> **Tasks to complete**:
1. Retype everything in the guitar forum thread from "Excellent advice from" down to "CEO-7 on order.".
2. From the guitar forum thread, list the guitar brands that the first poster's music store carries.
3. Say whether each statement agrees with the guitar forum thread, giving yes or no with the deciding words quoted: (a) The Martin Jumbo is bigger than the Martin Dreadnaught. (b) skilsaw has not played for 25 years. (c) justjazz77's ultimate guitar is a Martin D-45.

I looked through the Gibson line, including the parlor and blues guitars, and listened to them on Youtube when I could find them. They didn't capture my interest. Also, my music store carries the dreadnaughts, except the D-45. They have Larivee, Taylor, Gibson and Martin with and without electronics and cut-aways. It seems to be the most common size.

One detail I'm not quite sure of is the size of Martin Jumbo and Gibson Super Jumbo. The Martin Jumbo is smaller than the Martin Dreadnaught but the Gibson Jumbo and Super Jumbo are bigger than the Gibson dreadnaught. That is, if I'm reading the on-line catalogues correctly.


----------



## skilsaw

I'm not in a rush to buy a guitar because I have bought one for my son for Christmas and I can play it until Santa delivers it to my son.

I haven't played for 25 years but the muscle memory is there. A quirky middle knuckle on my left hand baby finger is making things difficult. If I straighten the finger, sometimes it won't bend next time I want it. At this stage I'm telling myself Django Reinhart only used 3 fingers on his left hand but I'm no Django Reinhart.


----------



## ronmac

I remember reading somewhere that Young, Steven Stills and David Crosby all bought their D45s at the same time... Listening to any of the songs they were used on makes me think they made a good choice.

Have you tried smaller bodied guitars? I ask that because many of us find smaller bodied instruments so much easier and more comfortable to play. These days there are a lot (especially in your part of the world) small shop luthiers that can make you the guitar of your dreams well within your budget. There are also many medium shop companies (Bourgeois, Collings, Santa Cruz) who make small body guitars that rival the volume and projection of a D45.

Of course, if you are convinced that a D45 is what you want, nothing else can compete with a genuine D45.


----------



## ampaholic

Excellent advice from ronmac.

What I have found in buying and selling several acoustics before finding the right fit for me, is that scale length (I prefer shorter), neck shape, nut width, string spacing and other factors are equally important to body size. I too have migrated towards smaller body guitars and currently have a Martin CEO-7 on order.

I guess in the perfect world we'd all own a dozen different models!


----------



## justjazz77

I wouldn't choose either unless one really spoke to me and I had unlimited cash. Tone is the most important, and I found my ultimate guitar: a Martin D-17M. Haven't played a Martin that I like better. Go figure.


----------

> **Stored data**:
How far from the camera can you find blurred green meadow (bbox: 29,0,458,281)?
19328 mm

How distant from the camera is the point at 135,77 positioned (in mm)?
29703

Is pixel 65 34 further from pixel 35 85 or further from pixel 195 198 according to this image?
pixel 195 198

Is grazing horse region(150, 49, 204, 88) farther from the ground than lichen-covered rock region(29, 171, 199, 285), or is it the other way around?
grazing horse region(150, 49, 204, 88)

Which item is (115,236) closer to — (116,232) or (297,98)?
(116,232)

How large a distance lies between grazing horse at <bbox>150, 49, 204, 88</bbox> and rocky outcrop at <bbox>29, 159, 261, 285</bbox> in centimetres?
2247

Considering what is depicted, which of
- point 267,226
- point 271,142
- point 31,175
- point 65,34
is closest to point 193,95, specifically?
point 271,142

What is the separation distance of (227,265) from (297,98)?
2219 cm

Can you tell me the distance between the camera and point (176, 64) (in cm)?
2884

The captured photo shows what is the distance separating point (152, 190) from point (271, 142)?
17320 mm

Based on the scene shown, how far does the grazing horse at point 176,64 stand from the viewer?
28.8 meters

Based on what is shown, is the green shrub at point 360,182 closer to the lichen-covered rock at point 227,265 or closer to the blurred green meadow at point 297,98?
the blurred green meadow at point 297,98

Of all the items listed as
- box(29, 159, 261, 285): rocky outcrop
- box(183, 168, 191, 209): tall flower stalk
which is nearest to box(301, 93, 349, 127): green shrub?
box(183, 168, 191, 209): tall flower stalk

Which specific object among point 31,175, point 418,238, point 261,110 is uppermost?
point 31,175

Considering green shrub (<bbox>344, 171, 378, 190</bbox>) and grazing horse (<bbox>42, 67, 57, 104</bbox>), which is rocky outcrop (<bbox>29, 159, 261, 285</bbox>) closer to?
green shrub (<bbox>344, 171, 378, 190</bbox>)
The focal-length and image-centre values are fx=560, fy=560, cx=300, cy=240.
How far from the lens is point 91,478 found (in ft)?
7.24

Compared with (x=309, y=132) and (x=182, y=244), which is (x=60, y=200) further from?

> **Results for the exercise**:
1.
Excellent advice from ronmac.

What I have found in buying and selling several acoustics before finding the right fit for me, is that scale length (I prefer shorter), neck shape, nut width, string spacing and other factors are equally important to body size. I too have migrated towards smaller body guitars and currently have a Martin CEO-7 on order.

2. Larivee, Taylor, Gibson, Martin

3.
(a) No: "The Martin Jumbo is smaller than the Martin Dreadnaught"
(b) Yes: "I haven't played for 25 years but the muscle memory is there."
(c) No: "I found my ultimate guitar: a Martin D-17M."